> [What is asked]: Extract and repeat verbatim the part of the material that opens with the line containing "As revealed in" and closes with the line containing "3. pixel 554 460", both of those lines included.

·····

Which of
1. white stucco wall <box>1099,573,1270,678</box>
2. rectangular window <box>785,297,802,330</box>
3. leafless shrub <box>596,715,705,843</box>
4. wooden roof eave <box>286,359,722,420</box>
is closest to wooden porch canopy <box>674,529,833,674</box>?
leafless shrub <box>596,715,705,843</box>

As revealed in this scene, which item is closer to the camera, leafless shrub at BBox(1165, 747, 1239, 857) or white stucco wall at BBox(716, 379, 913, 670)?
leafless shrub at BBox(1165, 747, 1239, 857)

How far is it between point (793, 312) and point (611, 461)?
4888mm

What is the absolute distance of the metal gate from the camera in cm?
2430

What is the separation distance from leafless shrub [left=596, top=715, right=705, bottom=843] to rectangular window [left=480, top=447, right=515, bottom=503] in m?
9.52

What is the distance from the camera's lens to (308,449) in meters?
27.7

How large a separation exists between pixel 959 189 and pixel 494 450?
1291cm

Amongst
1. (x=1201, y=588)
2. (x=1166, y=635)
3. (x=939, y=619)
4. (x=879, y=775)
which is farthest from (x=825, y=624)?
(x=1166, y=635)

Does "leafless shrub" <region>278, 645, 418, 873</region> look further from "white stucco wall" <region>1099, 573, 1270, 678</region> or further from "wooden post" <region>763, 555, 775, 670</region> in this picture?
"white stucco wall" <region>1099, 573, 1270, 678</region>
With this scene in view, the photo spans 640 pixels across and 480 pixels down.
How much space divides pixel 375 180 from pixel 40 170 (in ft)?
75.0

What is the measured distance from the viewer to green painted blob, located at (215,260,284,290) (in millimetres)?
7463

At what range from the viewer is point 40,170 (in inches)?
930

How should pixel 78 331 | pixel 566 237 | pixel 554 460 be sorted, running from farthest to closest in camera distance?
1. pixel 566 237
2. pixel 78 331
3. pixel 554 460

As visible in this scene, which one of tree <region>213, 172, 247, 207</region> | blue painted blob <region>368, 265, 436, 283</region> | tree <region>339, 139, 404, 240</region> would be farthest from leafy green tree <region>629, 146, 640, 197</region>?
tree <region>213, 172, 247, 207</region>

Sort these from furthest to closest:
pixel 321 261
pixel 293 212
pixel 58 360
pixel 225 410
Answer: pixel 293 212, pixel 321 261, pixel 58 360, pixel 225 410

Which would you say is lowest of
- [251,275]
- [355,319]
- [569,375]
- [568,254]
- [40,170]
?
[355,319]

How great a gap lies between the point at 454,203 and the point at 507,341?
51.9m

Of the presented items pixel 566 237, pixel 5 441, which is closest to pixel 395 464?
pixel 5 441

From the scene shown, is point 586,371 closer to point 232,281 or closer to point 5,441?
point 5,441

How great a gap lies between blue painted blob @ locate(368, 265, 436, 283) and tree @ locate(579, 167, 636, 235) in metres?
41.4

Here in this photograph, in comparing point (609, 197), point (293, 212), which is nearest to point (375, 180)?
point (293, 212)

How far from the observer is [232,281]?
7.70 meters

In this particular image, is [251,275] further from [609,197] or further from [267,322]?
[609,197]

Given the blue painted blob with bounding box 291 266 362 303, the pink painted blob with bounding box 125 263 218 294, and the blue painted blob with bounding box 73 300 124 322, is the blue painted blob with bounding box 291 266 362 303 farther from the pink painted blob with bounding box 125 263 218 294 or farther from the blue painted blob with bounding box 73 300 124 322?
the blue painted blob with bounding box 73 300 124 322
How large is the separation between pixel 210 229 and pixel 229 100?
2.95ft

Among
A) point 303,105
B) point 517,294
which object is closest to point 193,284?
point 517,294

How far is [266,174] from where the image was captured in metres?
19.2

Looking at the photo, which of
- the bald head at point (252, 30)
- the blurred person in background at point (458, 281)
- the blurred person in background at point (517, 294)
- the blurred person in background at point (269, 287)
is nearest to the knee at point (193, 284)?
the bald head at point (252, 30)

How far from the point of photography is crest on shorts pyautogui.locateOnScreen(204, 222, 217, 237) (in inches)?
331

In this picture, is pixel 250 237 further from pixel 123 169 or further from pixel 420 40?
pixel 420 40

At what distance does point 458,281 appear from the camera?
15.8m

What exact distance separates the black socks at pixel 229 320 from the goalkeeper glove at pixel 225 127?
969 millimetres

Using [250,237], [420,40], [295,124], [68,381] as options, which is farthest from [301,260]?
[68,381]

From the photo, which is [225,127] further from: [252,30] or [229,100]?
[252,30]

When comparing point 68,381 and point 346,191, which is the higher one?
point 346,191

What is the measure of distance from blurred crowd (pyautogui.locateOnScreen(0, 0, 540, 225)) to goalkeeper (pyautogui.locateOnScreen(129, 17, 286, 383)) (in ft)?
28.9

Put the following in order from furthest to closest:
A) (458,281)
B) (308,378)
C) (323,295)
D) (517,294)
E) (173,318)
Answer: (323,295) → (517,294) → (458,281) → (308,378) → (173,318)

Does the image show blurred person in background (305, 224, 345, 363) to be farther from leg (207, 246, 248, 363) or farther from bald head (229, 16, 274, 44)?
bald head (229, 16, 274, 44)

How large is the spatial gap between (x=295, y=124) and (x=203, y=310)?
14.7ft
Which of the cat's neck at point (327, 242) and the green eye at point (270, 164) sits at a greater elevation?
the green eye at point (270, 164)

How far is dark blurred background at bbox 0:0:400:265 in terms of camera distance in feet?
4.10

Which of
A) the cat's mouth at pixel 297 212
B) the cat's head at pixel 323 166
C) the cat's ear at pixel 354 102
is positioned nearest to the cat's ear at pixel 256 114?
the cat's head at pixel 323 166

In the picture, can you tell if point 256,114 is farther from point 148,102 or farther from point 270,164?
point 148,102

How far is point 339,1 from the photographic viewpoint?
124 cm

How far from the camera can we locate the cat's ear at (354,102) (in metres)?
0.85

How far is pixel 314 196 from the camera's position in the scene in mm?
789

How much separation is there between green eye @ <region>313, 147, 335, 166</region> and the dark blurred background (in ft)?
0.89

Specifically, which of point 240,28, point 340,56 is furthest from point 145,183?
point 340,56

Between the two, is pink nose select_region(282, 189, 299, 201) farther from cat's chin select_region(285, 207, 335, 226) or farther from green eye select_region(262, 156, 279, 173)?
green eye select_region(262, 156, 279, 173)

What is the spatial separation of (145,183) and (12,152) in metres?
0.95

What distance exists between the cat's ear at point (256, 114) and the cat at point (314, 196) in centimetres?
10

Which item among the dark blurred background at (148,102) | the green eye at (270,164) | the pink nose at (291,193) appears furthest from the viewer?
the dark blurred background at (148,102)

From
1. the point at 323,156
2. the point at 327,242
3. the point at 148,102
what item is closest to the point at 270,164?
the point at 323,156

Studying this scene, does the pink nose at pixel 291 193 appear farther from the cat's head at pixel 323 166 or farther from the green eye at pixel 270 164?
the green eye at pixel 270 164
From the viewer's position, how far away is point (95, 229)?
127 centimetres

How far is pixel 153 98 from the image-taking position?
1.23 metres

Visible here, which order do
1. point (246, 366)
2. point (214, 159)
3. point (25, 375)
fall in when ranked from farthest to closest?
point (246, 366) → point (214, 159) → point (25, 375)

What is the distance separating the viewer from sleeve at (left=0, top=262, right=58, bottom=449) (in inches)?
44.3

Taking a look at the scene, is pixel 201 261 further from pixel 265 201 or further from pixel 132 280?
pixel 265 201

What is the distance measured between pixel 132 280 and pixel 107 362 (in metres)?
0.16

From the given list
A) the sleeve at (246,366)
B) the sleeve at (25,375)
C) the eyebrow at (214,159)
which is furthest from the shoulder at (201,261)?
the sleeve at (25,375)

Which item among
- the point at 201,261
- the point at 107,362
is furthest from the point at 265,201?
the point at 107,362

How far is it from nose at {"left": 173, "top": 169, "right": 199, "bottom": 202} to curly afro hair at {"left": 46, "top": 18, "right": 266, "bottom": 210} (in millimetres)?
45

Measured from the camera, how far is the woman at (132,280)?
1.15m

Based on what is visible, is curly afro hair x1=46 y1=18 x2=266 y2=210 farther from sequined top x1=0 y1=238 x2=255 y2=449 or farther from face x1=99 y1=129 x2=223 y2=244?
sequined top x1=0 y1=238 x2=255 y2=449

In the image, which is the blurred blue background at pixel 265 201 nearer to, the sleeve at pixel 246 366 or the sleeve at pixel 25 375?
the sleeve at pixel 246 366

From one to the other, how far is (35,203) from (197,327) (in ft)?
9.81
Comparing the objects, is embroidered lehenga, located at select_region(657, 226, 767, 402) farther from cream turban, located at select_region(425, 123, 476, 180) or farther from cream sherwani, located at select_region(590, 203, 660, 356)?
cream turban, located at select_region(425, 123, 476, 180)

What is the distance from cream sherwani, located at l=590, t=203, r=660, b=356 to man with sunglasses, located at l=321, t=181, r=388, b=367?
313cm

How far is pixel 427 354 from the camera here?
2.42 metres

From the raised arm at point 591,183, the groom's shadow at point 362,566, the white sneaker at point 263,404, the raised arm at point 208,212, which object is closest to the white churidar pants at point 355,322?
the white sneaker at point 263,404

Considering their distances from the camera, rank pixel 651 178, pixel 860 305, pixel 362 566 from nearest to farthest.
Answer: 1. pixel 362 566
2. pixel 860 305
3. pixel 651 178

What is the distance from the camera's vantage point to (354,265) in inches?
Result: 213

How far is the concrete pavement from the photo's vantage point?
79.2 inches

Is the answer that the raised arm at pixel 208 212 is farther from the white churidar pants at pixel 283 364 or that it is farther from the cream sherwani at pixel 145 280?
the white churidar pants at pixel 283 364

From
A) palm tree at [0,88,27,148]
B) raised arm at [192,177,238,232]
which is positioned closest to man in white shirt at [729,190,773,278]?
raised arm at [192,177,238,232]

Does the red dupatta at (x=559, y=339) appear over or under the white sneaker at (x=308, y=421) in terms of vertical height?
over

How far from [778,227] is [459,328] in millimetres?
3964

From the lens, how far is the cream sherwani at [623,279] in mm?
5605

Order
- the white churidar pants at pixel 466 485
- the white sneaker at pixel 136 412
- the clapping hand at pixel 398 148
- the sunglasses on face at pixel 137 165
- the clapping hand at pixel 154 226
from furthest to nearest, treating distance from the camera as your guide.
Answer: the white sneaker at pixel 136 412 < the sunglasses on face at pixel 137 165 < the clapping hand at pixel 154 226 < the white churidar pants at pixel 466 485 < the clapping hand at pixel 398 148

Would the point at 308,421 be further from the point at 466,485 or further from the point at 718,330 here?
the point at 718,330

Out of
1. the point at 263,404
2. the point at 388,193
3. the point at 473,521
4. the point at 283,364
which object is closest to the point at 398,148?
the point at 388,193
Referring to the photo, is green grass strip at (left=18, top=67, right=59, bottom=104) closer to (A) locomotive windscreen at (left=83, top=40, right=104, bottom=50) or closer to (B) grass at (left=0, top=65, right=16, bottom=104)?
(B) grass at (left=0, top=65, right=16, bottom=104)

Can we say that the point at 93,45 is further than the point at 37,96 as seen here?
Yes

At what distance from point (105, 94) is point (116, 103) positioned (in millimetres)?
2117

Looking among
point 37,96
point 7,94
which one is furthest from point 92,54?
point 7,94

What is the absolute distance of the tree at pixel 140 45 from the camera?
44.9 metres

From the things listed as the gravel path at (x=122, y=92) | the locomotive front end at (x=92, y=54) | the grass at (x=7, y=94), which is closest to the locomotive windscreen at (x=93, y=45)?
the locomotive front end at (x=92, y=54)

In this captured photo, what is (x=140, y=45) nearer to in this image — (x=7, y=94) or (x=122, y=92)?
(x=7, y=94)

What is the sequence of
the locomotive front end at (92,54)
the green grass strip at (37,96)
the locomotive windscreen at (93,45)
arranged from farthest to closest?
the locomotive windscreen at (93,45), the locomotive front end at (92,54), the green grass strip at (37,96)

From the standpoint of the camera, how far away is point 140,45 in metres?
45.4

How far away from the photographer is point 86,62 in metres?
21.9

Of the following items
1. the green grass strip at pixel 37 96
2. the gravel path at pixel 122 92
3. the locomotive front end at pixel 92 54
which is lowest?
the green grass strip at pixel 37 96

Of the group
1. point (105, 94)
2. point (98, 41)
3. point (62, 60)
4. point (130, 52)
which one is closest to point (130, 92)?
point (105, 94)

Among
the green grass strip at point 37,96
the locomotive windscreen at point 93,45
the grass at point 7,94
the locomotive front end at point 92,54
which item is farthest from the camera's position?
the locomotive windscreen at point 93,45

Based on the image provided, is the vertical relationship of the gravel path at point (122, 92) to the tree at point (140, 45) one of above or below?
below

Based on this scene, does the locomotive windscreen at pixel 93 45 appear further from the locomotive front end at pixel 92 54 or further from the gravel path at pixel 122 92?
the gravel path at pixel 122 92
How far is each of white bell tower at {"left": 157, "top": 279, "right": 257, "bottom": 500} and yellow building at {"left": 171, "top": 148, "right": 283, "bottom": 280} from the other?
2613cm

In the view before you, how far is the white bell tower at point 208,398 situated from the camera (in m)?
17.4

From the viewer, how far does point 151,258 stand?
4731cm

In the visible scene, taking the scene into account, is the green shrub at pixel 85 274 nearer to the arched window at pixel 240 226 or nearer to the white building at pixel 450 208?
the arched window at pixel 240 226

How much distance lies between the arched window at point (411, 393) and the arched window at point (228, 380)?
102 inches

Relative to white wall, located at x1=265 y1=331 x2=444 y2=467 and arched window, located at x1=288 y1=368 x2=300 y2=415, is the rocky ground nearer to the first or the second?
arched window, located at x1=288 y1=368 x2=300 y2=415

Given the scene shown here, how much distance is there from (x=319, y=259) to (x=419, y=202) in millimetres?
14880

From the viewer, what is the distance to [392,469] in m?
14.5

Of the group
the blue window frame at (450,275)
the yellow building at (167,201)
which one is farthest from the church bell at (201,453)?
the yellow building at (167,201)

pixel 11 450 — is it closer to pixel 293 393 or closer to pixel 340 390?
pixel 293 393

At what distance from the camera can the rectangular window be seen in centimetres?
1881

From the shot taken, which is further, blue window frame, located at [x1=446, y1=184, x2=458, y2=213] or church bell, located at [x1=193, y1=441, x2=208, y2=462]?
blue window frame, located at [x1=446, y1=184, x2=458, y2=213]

·····

> [Response to the exercise]:
As revealed in this scene, which item is closer to the camera, leafless shrub at BBox(1165, 747, 1239, 857) or white stucco wall at BBox(716, 379, 913, 670)?
leafless shrub at BBox(1165, 747, 1239, 857)

How far is it between point (793, 312) and point (611, 461)?
4888mm

What is the absolute distance of the metal gate from the camera in cm?
2430

What is the separation distance from leafless shrub [left=596, top=715, right=705, bottom=843] to rectangular window [left=480, top=447, right=515, bottom=503] in m?
9.52

What is the distance from the camera's lens to (308,449) in meters?
27.7

How large a separation exists between pixel 959 189 and pixel 494 450?
1291cm

Amongst
1. (x=1201, y=588)
2. (x=1166, y=635)
3. (x=939, y=619)
4. (x=879, y=775)
which is farthest from (x=825, y=624)?
(x=1166, y=635)

Does "leafless shrub" <region>278, 645, 418, 873</region> look further from "white stucco wall" <region>1099, 573, 1270, 678</region> or further from "wooden post" <region>763, 555, 775, 670</region> in this picture?
"white stucco wall" <region>1099, 573, 1270, 678</region>
With this scene in view, the photo spans 640 pixels across and 480 pixels down.
How much space divides pixel 375 180 from pixel 40 170 (in ft)?
75.0

What is the measured distance from the viewer to green painted blob, located at (215,260,284,290) (in millimetres)?
7463

At what range from the viewer is point 40,170 (in inches)?
930

How should pixel 78 331 | pixel 566 237 | pixel 554 460 be sorted, running from farthest to closest in camera distance?
1. pixel 566 237
2. pixel 78 331
3. pixel 554 460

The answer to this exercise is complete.